Written exercise: Gather every line in the records below that contains the string "washing", and copy each one in full.

Listing:
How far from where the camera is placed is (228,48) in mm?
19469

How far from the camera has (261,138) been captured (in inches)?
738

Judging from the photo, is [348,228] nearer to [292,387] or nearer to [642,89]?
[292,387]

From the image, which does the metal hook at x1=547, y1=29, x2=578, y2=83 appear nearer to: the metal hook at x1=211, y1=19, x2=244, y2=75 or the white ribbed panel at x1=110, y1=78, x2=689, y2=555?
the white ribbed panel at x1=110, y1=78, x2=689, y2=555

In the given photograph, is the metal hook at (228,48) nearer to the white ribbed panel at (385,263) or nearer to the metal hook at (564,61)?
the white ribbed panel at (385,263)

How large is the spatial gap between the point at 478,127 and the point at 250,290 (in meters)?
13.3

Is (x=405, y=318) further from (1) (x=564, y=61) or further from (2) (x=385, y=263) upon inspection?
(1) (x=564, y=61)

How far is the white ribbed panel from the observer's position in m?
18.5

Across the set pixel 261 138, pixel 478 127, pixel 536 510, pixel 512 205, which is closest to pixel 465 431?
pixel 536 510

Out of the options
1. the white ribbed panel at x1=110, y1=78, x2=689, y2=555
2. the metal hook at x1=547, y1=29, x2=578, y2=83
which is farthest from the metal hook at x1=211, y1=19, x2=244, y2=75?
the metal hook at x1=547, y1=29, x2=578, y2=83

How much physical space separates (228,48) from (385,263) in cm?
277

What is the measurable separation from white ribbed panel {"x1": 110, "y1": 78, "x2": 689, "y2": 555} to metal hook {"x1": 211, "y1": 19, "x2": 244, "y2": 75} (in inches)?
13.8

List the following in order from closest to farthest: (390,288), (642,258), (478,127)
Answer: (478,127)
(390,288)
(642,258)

---

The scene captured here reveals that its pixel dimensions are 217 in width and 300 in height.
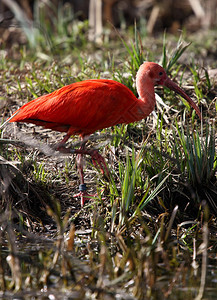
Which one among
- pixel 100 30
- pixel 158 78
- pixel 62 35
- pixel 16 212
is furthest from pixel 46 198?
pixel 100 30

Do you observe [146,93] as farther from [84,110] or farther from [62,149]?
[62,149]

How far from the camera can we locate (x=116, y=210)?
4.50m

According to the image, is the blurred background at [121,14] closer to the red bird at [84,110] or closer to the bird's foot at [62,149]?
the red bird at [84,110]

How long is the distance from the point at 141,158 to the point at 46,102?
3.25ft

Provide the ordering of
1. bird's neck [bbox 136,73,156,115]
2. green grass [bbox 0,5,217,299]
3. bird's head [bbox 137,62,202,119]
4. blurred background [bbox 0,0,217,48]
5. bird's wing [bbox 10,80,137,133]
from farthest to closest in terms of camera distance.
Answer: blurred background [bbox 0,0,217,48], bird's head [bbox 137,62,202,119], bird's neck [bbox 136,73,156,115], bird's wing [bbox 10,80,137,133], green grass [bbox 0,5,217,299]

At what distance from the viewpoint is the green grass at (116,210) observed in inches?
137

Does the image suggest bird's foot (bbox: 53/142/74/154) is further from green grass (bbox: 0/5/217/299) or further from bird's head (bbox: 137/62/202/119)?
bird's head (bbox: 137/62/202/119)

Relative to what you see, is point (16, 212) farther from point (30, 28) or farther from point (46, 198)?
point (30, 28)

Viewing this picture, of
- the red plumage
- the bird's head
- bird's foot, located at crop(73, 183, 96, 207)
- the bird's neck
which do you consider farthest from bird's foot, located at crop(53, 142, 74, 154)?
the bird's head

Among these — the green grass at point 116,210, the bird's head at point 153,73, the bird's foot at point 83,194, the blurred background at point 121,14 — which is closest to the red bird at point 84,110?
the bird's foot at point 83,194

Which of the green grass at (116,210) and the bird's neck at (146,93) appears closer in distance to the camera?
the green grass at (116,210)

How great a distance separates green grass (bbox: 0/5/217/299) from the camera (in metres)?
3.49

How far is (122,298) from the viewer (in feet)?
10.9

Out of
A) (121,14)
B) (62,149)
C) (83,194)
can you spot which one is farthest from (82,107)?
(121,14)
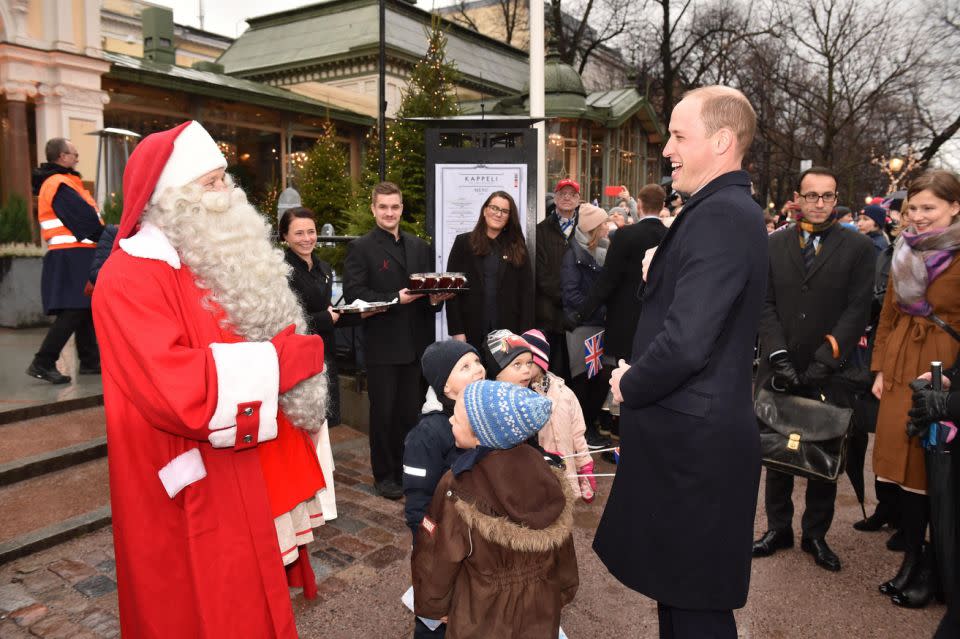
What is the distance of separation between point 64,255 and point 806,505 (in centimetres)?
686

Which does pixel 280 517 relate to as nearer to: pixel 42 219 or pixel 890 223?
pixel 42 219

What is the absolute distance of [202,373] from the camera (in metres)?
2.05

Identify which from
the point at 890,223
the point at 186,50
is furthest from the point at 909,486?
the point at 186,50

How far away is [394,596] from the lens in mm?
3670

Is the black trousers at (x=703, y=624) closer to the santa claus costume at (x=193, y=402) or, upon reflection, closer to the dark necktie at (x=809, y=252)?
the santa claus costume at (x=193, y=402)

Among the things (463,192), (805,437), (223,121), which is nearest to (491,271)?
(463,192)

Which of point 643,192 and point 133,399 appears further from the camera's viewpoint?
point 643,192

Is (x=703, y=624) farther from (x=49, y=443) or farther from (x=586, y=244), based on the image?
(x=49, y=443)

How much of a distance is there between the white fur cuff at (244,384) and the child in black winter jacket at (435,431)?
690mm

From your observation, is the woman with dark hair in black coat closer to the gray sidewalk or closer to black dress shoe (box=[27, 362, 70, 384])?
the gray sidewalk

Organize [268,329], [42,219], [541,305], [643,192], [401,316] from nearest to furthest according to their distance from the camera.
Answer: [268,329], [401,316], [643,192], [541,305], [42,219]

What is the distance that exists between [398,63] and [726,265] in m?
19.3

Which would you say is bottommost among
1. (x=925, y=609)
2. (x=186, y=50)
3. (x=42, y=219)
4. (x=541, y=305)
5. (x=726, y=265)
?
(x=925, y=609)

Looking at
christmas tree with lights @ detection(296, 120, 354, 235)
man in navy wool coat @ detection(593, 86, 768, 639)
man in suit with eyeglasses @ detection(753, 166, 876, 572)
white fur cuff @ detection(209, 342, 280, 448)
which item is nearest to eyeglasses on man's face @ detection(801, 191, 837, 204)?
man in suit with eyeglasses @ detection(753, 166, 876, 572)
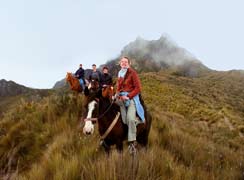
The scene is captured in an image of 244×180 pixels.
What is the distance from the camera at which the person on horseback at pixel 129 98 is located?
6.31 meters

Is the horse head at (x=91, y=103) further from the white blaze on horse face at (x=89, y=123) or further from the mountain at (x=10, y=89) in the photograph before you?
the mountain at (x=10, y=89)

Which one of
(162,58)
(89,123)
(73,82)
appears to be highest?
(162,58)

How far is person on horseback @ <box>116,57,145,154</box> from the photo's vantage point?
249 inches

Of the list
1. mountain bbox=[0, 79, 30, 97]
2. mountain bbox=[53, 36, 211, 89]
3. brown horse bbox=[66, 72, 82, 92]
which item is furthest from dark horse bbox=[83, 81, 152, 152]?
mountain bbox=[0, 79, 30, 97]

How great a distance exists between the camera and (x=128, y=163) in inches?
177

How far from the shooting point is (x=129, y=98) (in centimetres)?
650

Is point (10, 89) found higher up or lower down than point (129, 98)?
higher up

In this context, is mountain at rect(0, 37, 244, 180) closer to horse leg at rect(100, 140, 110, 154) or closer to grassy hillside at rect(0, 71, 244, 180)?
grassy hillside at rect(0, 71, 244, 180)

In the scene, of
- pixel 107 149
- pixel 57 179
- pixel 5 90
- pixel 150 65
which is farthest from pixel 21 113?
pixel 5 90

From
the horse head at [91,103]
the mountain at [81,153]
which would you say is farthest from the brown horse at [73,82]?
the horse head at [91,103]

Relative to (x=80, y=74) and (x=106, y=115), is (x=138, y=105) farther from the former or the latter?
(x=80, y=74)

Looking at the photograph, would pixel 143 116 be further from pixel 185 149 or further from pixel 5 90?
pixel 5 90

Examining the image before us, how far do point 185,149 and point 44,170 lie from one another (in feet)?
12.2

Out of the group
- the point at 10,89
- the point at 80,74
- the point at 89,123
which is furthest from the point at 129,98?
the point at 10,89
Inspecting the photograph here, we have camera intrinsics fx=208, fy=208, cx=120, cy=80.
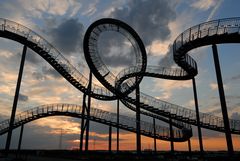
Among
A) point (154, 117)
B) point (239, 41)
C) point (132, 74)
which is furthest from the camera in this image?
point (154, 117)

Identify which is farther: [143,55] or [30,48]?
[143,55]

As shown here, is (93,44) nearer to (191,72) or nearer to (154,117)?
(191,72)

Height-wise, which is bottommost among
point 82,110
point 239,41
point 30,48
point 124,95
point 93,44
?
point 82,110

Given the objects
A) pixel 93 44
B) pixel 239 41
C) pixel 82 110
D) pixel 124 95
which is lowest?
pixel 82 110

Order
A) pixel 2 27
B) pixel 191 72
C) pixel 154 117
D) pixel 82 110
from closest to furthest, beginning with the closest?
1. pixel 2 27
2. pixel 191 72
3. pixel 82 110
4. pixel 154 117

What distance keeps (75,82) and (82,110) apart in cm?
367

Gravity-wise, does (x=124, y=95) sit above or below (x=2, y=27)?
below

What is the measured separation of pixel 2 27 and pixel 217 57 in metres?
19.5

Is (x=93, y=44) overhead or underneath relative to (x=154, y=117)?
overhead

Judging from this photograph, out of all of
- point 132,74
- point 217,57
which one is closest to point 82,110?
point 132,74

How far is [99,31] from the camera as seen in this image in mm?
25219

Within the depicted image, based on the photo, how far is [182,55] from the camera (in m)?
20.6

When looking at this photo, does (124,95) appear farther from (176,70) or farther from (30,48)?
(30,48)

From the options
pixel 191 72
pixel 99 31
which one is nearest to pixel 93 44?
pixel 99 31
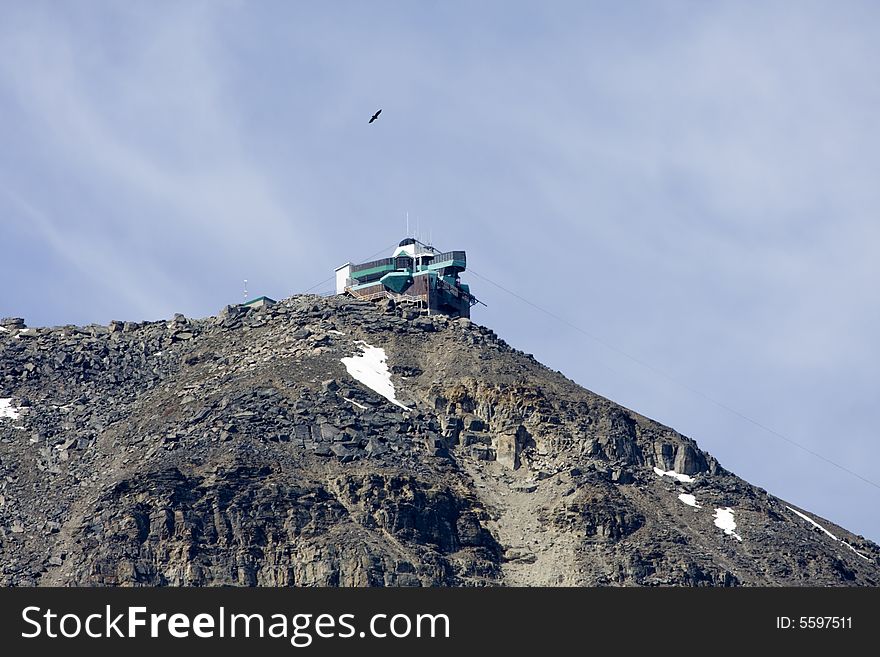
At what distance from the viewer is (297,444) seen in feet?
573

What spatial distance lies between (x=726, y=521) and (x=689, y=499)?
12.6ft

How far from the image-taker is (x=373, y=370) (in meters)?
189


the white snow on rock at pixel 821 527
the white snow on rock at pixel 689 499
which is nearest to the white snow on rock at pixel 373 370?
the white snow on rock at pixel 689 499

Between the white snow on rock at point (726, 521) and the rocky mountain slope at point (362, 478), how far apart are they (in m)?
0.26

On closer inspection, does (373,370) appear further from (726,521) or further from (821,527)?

--

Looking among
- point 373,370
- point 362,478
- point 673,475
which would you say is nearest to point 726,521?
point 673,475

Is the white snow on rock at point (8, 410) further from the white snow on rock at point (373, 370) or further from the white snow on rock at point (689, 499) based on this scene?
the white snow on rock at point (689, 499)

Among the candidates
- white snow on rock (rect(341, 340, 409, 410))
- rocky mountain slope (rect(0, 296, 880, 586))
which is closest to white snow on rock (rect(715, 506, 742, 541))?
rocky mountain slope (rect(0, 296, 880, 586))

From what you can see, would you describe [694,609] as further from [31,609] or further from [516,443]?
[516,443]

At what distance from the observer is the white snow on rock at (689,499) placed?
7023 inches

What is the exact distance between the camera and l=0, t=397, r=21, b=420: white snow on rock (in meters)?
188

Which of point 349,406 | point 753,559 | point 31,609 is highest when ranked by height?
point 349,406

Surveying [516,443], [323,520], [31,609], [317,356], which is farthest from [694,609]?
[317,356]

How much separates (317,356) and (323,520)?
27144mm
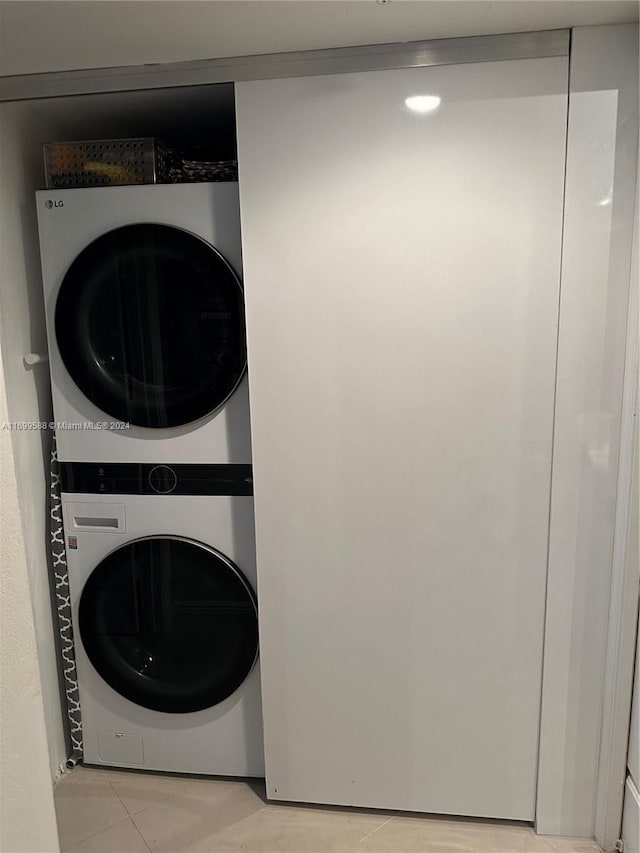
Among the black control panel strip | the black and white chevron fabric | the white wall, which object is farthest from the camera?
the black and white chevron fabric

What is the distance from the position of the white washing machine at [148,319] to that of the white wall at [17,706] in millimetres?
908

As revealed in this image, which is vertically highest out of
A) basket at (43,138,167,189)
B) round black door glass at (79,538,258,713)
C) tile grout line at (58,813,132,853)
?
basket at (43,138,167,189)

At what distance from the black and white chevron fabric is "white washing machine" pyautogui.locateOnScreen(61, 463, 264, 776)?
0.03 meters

Solution to this problem:
What is the distance from the position of the white washing machine at [148,319] to that of the white wall at [17,706] in millimetres?
At what distance from the black and white chevron fabric is "white washing machine" pyautogui.locateOnScreen(61, 463, 264, 776)?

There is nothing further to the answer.